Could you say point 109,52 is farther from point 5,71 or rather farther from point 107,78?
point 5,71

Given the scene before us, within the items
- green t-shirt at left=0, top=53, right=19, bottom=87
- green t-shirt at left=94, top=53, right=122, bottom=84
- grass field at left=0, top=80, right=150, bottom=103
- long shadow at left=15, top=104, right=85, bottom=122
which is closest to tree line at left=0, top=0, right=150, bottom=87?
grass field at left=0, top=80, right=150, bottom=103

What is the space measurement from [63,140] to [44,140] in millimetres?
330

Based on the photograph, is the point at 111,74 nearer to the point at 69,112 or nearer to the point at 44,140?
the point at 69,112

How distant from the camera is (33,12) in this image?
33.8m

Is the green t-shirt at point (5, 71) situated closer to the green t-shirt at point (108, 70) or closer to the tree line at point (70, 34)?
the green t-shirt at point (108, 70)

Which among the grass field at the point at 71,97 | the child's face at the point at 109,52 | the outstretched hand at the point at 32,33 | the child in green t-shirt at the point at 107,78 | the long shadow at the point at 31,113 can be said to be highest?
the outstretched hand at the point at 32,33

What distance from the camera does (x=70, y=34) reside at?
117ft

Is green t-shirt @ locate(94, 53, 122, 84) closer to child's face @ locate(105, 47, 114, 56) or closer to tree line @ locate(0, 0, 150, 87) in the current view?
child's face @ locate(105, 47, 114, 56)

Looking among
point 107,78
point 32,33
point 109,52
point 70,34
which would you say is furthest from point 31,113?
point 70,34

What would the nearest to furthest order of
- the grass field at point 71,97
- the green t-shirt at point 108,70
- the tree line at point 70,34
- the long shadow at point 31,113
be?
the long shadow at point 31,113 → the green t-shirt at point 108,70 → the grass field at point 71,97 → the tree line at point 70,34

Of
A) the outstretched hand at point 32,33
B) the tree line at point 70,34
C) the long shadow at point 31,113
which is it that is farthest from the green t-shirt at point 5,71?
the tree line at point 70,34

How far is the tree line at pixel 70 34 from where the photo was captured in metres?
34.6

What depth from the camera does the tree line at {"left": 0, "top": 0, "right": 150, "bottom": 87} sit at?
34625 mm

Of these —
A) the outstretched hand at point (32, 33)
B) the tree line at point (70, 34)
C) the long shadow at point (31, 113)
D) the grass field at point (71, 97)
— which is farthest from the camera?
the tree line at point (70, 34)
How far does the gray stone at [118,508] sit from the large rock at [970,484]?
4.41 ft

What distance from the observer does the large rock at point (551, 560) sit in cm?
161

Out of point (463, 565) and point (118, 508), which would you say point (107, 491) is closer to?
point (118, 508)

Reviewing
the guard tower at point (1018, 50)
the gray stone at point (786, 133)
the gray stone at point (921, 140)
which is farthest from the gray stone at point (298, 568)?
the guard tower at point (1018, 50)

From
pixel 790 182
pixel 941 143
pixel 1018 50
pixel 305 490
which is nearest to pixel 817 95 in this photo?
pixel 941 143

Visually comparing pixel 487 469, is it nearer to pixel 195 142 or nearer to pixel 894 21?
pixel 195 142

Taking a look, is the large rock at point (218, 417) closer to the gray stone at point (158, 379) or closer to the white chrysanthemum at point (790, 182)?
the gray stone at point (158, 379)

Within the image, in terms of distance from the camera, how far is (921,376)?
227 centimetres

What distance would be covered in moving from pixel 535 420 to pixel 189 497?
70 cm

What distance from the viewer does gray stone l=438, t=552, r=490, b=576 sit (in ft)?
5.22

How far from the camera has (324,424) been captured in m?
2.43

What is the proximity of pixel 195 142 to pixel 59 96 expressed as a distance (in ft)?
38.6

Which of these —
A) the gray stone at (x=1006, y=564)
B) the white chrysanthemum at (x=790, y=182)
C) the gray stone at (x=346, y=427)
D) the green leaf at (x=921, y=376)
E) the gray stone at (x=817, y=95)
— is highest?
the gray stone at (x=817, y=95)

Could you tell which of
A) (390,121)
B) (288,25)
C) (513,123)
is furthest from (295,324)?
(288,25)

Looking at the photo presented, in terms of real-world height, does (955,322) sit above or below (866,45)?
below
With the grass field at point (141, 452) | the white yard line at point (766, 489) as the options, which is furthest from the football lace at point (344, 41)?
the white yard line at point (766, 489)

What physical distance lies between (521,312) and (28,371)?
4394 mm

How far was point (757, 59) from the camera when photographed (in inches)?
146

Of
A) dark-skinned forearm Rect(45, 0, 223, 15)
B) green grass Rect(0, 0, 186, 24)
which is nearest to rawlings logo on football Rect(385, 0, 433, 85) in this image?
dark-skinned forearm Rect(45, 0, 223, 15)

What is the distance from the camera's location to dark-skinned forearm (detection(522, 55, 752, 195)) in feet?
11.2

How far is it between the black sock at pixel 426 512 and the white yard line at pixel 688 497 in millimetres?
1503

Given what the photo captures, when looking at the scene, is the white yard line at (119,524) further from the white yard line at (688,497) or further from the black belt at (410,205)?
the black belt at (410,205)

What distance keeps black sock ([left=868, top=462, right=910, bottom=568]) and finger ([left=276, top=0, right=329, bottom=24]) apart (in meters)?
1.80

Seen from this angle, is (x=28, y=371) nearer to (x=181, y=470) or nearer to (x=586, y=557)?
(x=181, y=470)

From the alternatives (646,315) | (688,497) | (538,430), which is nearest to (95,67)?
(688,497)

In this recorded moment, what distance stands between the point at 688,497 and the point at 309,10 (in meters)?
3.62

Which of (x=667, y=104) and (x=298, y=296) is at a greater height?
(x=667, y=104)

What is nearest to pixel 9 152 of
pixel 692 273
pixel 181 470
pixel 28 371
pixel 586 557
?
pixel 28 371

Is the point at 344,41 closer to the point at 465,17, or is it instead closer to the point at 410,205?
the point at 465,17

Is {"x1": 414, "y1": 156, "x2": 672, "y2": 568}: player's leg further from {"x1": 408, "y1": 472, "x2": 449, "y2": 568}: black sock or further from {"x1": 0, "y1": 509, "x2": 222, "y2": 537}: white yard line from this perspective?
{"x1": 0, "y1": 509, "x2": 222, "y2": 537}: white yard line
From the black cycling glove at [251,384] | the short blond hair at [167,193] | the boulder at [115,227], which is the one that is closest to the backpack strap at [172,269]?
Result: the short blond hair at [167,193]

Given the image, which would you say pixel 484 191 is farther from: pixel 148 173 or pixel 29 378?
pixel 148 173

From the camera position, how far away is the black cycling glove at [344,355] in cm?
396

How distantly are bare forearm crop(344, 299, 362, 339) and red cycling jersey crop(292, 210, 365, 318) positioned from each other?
++++++++
_PROBLEM DESCRIPTION_
Quote all of the lines above verbatim, in their original order.

_WRITTEN ANSWER_
Could you say point 109,52 is farther from point 5,71 or rather farther from point 107,78?
point 5,71

Given the scene before us, within the items
- green t-shirt at left=0, top=53, right=19, bottom=87
- green t-shirt at left=94, top=53, right=122, bottom=84
- grass field at left=0, top=80, right=150, bottom=103
- long shadow at left=15, top=104, right=85, bottom=122
which is closest to tree line at left=0, top=0, right=150, bottom=87?
grass field at left=0, top=80, right=150, bottom=103

What is the space measurement from [63,140] to [44,140] in millimetres?
330

Based on the photograph, is the point at 111,74 nearer to the point at 69,112 or nearer to the point at 44,140?
the point at 69,112

How distant from the camera is (33,12) in this image?
33.8m

Is the green t-shirt at point (5, 71) situated closer to the green t-shirt at point (108, 70) or closer to the tree line at point (70, 34)?
the green t-shirt at point (108, 70)

Which among the grass field at the point at 71,97 | the child's face at the point at 109,52 | the outstretched hand at the point at 32,33 | the child in green t-shirt at the point at 107,78 | the long shadow at the point at 31,113 can be said to be highest?
the outstretched hand at the point at 32,33

What distance from the camera does (x=70, y=34) reside at?
117ft

Is green t-shirt @ locate(94, 53, 122, 84) closer to child's face @ locate(105, 47, 114, 56) or closer to tree line @ locate(0, 0, 150, 87) in the current view?
child's face @ locate(105, 47, 114, 56)

Looking among
point 107,78
point 32,33
point 109,52
point 70,34
which would you say is furthest from point 31,113?
point 70,34

What would the nearest to furthest order of
- the grass field at point 71,97
- the green t-shirt at point 108,70
- the tree line at point 70,34
- the long shadow at point 31,113
be?
the long shadow at point 31,113 → the green t-shirt at point 108,70 → the grass field at point 71,97 → the tree line at point 70,34

Of
A) the outstretched hand at point 32,33
B) the tree line at point 70,34
C) the long shadow at point 31,113
which is it that is farthest from the green t-shirt at point 5,71?
the tree line at point 70,34

How far is the tree line at pixel 70 34 from where the photo was captured in metres?
34.6

What depth from the camera does the tree line at {"left": 0, "top": 0, "right": 150, "bottom": 87} sit at?
34625 mm

Of these —
A) the outstretched hand at point (32, 33)
B) the tree line at point (70, 34)
C) the long shadow at point (31, 113)
D) the grass field at point (71, 97)
— which is farthest from the camera?
the tree line at point (70, 34)
How far does the gray stone at [118,508] sit from the large rock at [970,484]?
4.41 ft

What distance from the observer does the large rock at point (551, 560) sit in cm?
161

Out of point (463, 565) and point (118, 508), which would you say point (107, 491) is closer to?
point (118, 508)

Reviewing
the guard tower at point (1018, 50)
the gray stone at point (786, 133)
the gray stone at point (921, 140)
which is farthest from the gray stone at point (298, 568)?
the guard tower at point (1018, 50)

From
pixel 790 182
pixel 941 143
pixel 1018 50
pixel 305 490
which is nearest to pixel 817 95 in this photo?
pixel 941 143

Visually comparing pixel 487 469, is it nearer to pixel 195 142 or nearer to pixel 894 21?
pixel 195 142

Taking a look, is the large rock at point (218, 417) closer to the gray stone at point (158, 379) or closer to the white chrysanthemum at point (790, 182)?
the gray stone at point (158, 379)

Within the image, in terms of distance from the camera, how far is (921,376)?
227 centimetres

What distance would be covered in moving from pixel 535 420 to pixel 189 497?
70 cm

What distance from the viewer does gray stone l=438, t=552, r=490, b=576 sit (in ft)?
5.22

How far from the camera has (324,424) been captured in m?
2.43

What is the proximity of pixel 195 142 to pixel 59 96 expressed as a distance (in ft)?
38.6

Which of these —
A) the gray stone at (x=1006, y=564)
B) the white chrysanthemum at (x=790, y=182)
C) the gray stone at (x=346, y=427)
D) the green leaf at (x=921, y=376)
E) the gray stone at (x=817, y=95)
— is highest?
the gray stone at (x=817, y=95)

Could you tell which of
A) (390,121)
B) (288,25)
C) (513,123)
is furthest from (295,324)?
(288,25)

Looking at the photo presented, in terms of real-world height, does (955,322) sit above or below (866,45)?
below
With the grass field at point (141, 452) | the white yard line at point (766, 489) as the options, which is furthest from the football lace at point (344, 41)?
the white yard line at point (766, 489)

What physical distance lies between (521,312) and (28,371)?
4394 mm

How far was point (757, 59) from the camera when photographed (in inches)?
146

Of
A) dark-skinned forearm Rect(45, 0, 223, 15)
B) green grass Rect(0, 0, 186, 24)
which is nearest to rawlings logo on football Rect(385, 0, 433, 85) in this image?
dark-skinned forearm Rect(45, 0, 223, 15)

What is the distance from the camera's location to dark-skinned forearm (detection(522, 55, 752, 195)) in feet?
11.2

How far is it between the black sock at pixel 426 512 and the white yard line at pixel 688 497 in millimetres?
1503

Given what the photo captures, when looking at the scene, is the white yard line at (119,524) further from the white yard line at (688,497) or further from the black belt at (410,205)?
the black belt at (410,205)

What distance keeps black sock ([left=868, top=462, right=910, bottom=568]) and finger ([left=276, top=0, right=329, bottom=24]) apart (in meters)?
1.80

Seen from this angle, is (x=28, y=371) nearer to (x=181, y=470) or nearer to (x=586, y=557)?
(x=181, y=470)

From the alternatives (646,315) | (688,497) | (538,430), which is nearest to (95,67)?
(688,497)

In this recorded moment, what distance stands between the point at 688,497 and the point at 309,10 (in meters)?
3.62

Which of (x=667, y=104) and (x=298, y=296) is at a greater height?
(x=667, y=104)

What is nearest to pixel 9 152 of
pixel 692 273
pixel 181 470
pixel 28 371
pixel 586 557
?
pixel 28 371

Is the point at 344,41 closer to the point at 465,17, or is it instead closer to the point at 410,205?
the point at 465,17

Is {"x1": 414, "y1": 156, "x2": 672, "y2": 568}: player's leg further from {"x1": 408, "y1": 472, "x2": 449, "y2": 568}: black sock or further from {"x1": 0, "y1": 509, "x2": 222, "y2": 537}: white yard line from this perspective?
{"x1": 0, "y1": 509, "x2": 222, "y2": 537}: white yard line
From the black cycling glove at [251,384] | the short blond hair at [167,193] | the boulder at [115,227], which is the one that is closest to the backpack strap at [172,269]?
Result: the short blond hair at [167,193]

Given the image, which would you say pixel 484 191 is farther from: pixel 148 173 or pixel 29 378?
pixel 148 173

From the camera position, how far away is the black cycling glove at [344,355] in cm?
396

How distantly are bare forearm crop(344, 299, 362, 339) and red cycling jersey crop(292, 210, 365, 318) positioned from each other?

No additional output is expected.